中村さん: はい。和歌山県が推進する「県・市町村行政DX推進事業」の中に、「市町村間の共創・協働」という理念があり、これに強く共感しています。自分の市だけで活動していても影響範囲は限られますので、他の自治体、特に研修の実施が難しい小規模な自治体に出向いて研修を行うことで、より広域に貢献できると考えたのです。総務省の経営・財務マネジメント強化事業のアドバイザーを務め、、派遣先団体の費用負担なしで研修を実施しており、参加者からは「同じ自治体職員だからこその実務者目線での説明が分かりやすい」と好評をいただいています。今後も「共創・協働」の理念のもと、県内全体の業務効率化に貢献していきたいです。

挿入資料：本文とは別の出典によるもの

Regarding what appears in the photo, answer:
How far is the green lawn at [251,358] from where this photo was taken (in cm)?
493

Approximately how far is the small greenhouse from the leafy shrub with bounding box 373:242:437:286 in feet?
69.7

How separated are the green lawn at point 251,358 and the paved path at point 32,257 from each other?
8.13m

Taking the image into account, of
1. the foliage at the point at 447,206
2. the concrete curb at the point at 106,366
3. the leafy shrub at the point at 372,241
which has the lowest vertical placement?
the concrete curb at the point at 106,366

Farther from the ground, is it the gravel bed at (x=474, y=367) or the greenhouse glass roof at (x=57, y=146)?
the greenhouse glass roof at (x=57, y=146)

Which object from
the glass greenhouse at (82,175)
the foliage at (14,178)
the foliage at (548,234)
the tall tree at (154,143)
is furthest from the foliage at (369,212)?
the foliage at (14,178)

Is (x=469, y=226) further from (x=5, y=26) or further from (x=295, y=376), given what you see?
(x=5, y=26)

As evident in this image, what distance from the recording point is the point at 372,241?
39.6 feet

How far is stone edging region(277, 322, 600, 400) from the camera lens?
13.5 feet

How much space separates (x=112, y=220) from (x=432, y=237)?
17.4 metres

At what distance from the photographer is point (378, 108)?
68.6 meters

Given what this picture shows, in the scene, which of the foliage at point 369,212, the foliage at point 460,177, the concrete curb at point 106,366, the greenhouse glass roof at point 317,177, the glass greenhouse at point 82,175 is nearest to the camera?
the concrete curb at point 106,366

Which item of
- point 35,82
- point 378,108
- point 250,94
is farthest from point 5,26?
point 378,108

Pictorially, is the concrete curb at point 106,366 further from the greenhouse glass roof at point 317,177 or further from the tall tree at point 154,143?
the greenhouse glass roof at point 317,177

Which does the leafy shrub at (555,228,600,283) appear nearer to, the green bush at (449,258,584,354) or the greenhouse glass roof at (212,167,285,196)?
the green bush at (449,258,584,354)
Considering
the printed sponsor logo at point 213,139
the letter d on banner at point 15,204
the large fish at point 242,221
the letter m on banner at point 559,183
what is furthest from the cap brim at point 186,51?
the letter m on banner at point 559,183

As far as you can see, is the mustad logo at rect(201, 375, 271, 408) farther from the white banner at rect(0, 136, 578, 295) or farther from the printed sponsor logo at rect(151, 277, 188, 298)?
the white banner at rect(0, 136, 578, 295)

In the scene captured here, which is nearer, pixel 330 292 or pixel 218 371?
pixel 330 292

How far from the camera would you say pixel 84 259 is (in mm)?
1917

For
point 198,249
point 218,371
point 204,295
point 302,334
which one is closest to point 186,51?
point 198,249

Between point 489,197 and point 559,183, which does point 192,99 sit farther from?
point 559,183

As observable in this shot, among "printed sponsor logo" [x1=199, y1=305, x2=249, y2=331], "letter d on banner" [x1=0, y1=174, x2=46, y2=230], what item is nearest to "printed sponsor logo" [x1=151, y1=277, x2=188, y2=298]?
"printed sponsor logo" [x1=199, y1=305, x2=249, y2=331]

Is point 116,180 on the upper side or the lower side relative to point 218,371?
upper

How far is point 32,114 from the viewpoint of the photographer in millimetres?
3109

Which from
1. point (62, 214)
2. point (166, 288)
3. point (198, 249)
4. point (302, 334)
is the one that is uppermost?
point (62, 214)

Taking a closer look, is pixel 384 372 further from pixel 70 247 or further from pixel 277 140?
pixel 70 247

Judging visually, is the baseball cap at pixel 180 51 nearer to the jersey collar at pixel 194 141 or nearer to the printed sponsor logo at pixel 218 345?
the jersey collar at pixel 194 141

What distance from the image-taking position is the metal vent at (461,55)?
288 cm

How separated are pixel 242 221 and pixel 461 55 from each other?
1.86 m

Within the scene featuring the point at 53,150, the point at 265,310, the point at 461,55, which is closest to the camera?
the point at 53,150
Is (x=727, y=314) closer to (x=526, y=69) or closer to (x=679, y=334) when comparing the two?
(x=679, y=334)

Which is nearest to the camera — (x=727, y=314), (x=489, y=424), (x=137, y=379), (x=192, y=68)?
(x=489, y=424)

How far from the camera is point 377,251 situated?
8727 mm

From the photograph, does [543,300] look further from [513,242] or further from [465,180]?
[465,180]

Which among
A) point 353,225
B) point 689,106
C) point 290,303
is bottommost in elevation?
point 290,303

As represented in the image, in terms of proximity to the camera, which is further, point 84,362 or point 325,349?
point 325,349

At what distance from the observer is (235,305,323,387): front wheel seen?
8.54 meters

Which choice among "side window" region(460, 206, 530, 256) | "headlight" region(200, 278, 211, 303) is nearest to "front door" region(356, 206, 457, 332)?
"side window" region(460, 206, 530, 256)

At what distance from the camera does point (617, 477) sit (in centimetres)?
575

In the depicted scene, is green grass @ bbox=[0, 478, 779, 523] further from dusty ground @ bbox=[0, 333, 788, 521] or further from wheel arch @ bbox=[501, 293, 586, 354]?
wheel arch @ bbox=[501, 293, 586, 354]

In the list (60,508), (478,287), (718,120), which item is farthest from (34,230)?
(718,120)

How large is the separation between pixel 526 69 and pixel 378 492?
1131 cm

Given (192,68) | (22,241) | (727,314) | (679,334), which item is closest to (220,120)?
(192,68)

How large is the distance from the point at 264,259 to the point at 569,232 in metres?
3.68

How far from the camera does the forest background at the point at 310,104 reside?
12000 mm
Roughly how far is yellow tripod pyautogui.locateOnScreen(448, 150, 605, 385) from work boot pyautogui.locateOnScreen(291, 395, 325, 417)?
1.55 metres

Q.素晴らしい取り組みですね。そうした広域連携を進める中で、最新情報のキャッチアップなどはどのようにされているのですか?
中村さん: そこは県が主導するDX推進事業が手厚くサポートしてくれています。県が契約した民間の専門アドバイザーチームが各自治体の課題をヒアリングし、解決に向けて伴走してくれるため、孤立することなくDXを進められる環境が整っています。この包括的な支援体制があるからこそ、私たちも安心して新たな挑戦ができています。